In this study, a conserved sequence from FPV and FBoV-1 was amplified using a SYBR Green duplex real-time qPCR assay, and different melting peak values were obtained. The melting peak values of FPV and FBoV-1 were 77.5 °C and 86 °C, respectively, and the two viruses could be easily distinguished by their specific melting temperature values. In addition, standard curves for FPV and FBoV-1 were established. The correlation coefficient of the standard curve of FPV was 0.999, and the standard formula was y = –3.226x + 36.155. The standard curve correlation coefficient of FBoV-1 was 0.998, and the standard formula was y = –3.295x + 38.133. Detection limits of the two viruses were 2.907 × 101 copies/μL and 3.836 × 101 copies/μL, respectively, which were 100 times higher than those of the conventional PCR method used in a previous study (Zhang et al. 2019). In addition, the positive detection rate of the SYBR Green real-time duplex qPCR assay was higher than that of the conventional PCR; the samples that were negative with conventional PCR and positive with the SYBR Green duplex real-time qPCR assay were confirmed to be positive by DNA sequencing, which indicated that the SYBR Green duplex real-time qPCR assay had a high sensitivity for detection at low viral load levels. In addition, to determine the feasibility of the assay, we carried out repeatability verification. The results showed that the intra-assay and inter-assay CVs were 0.81–1.32% for FPV and 0.15–0.89% for FBoV-1, and 1.35–1.54% for FPV and 0.39–1.71% for FBoV-1, respectively. Both sets of which were less than 2%, indicating that the assay had good repeatability.
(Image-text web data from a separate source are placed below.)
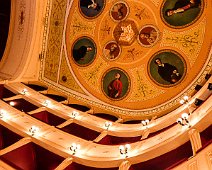 Syros 2017 Opernhaus, innen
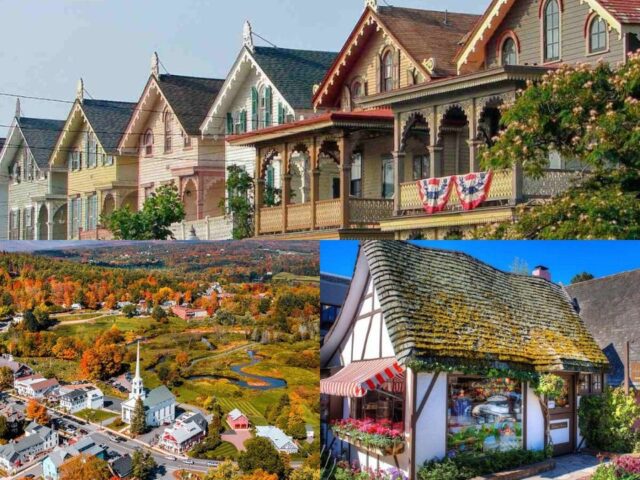 15 Most Instagrammable Small Towns in the USA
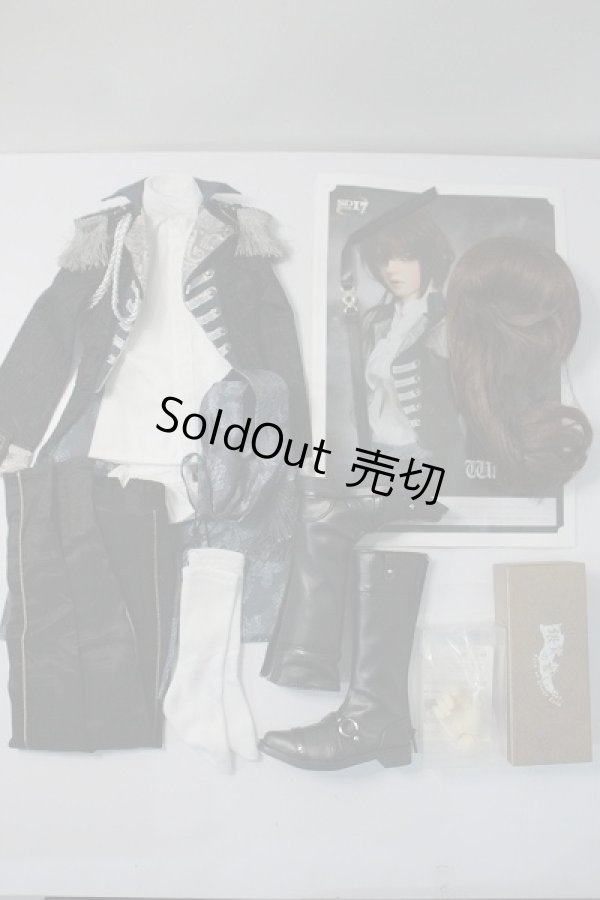 画像7: SD17BOY/ウィリアムズ Commodore Ver. U-24-02-07-220-TN-ZU (7)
In summary, the SYBR Green-based duplex real-time PCR assay established in this study is a rapid, sensitive, and reliable laboratory testing method to detect FPV and FBoV-1 simultaneously. It is suitable for high-throughput screening of a low level of viral genome, which exhibits potential adaptability and stability for the differential diagnosis of FPV and FBoV-1 in field samples.